No sé si alguna vez seré el de antes. No estoy preocupado. Creo que estoy oliendo muy bien, pero distinto.
V
EPÍLOGO
Me dio covid teniendo dos vacunas. Aquí cuento la parte “gastronómica”, pero tuve síntomas asociados a los pulmones que llegaron a preocuparme bastante. Mantuve un registro constante de la oxigenación de la sangre y con médicos. Era esperable porque hasta la adultez fui bastante asmático (una cosa buena, de muchas, que tiene ganar años es que muchos asmáticos van dejando de serlo). Estoy seguro que mi caso hubiese sido de hospitalización de no haber tenido las vacunas. Por esta enfermedad perdí a mi amigo del alma. Por esta enfermedad mi socio estuvo intubado. Por esta enfermedad me he enterado de historias de mucho dolor.

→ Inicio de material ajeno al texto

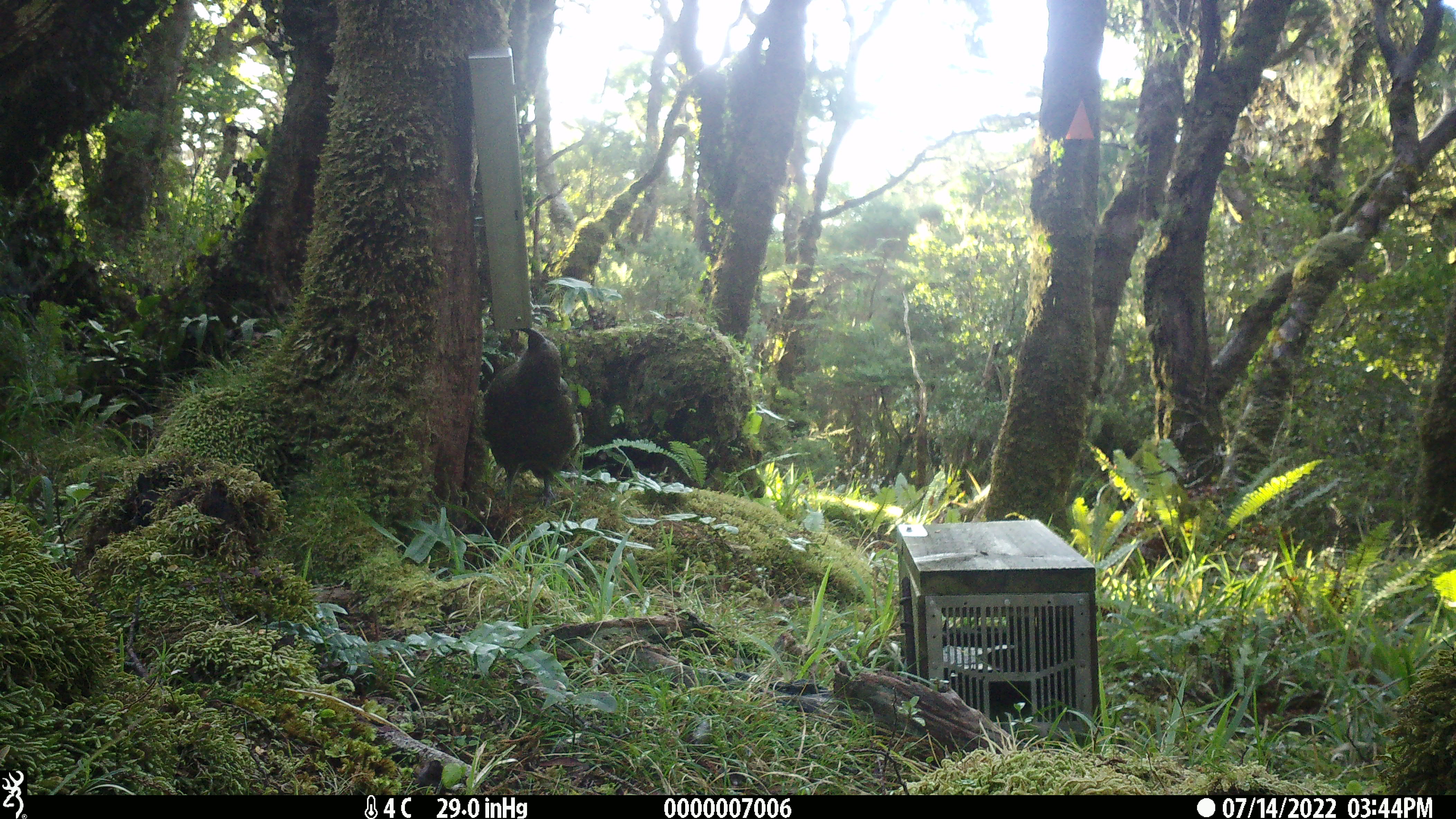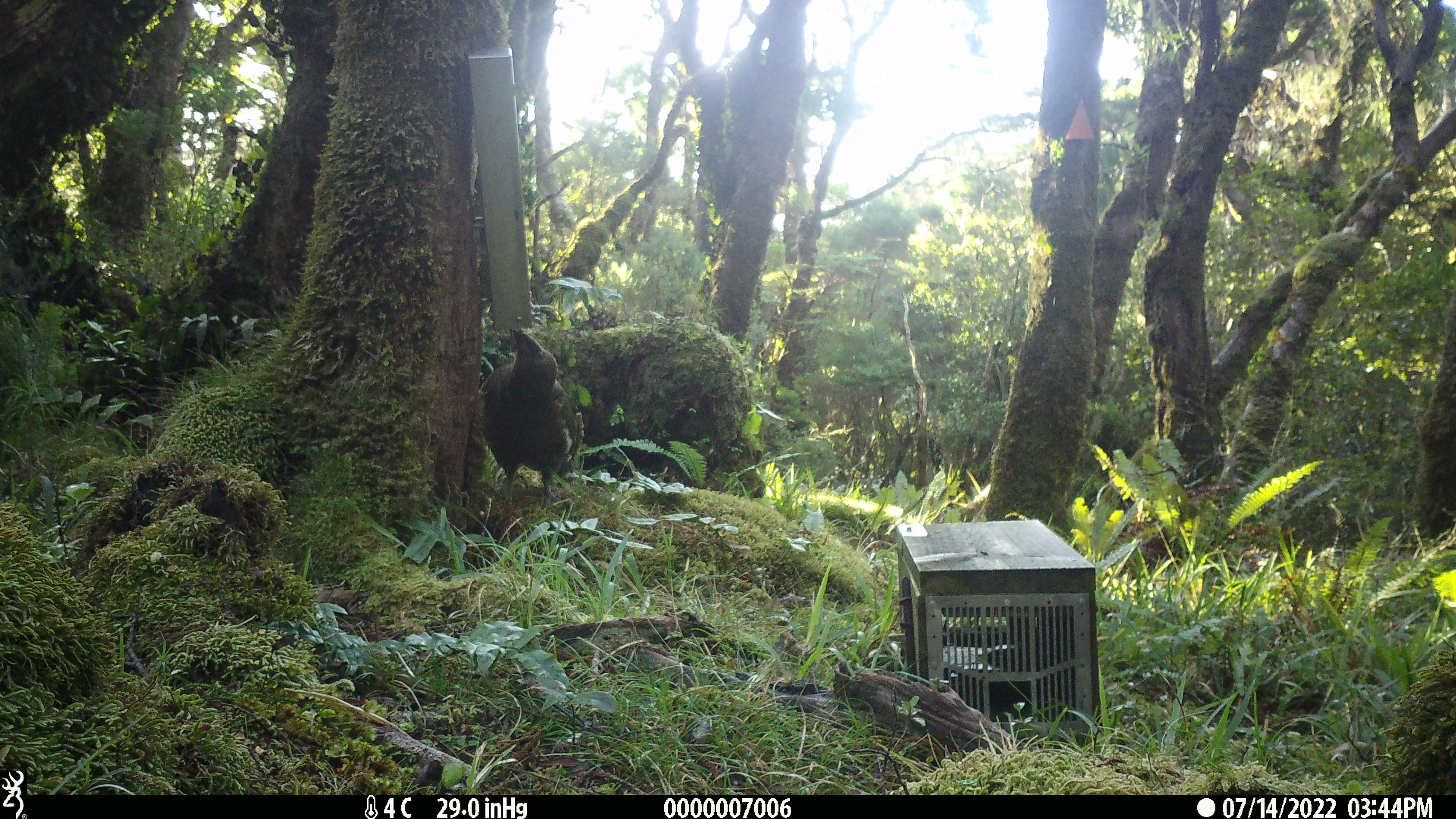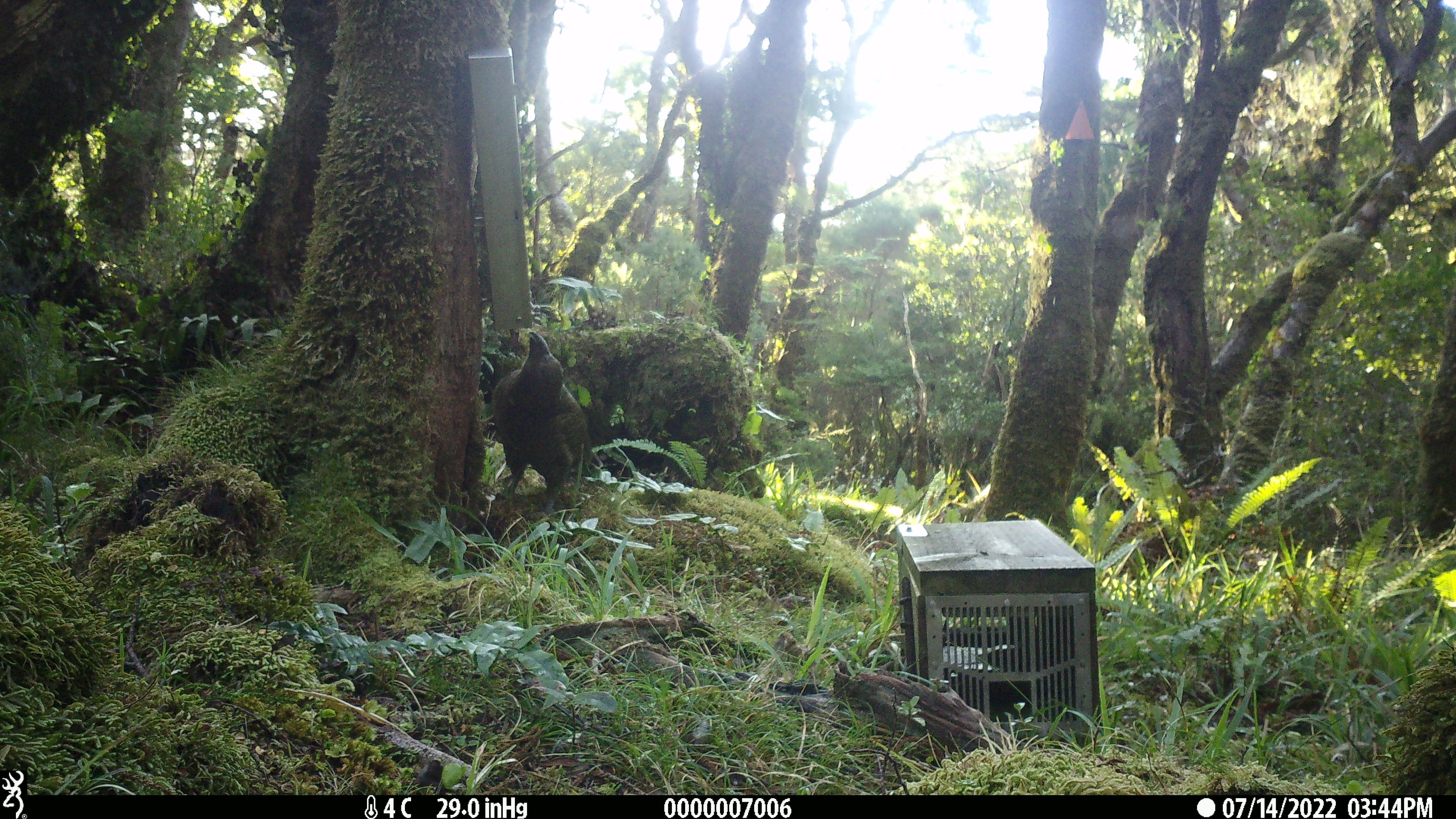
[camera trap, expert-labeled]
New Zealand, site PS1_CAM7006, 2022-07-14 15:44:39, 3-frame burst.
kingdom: Animalia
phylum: Chordata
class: Aves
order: Psittaciformes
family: Strigopidae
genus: Nestor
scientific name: Nestor notabilis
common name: kea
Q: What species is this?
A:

Si usted que me lee ha caído en la espantosa trampa de gente muy perversa (nunca sabré con que fin maligno) que se ha dedicado a escribir artículos contra las vacunas usando lenguaje meta científico para parecer serios, le pido encarecidamente que lo piense.
Las vacunas no evitan que uno se contagie, pero evitan (y eso estadísticamente está absolutamente claro) que uno muera.
Quién no cree en las vacunas, además, suele ser menos cuidadoso con los demás porque dentro de la filosofía antivacuna hay mucho de que esta enfermedad es un complot o una reacción exagerada ante algo no tan grave.
Por favor vacúnese. Yo probablemente estoy vivo gracias a ello.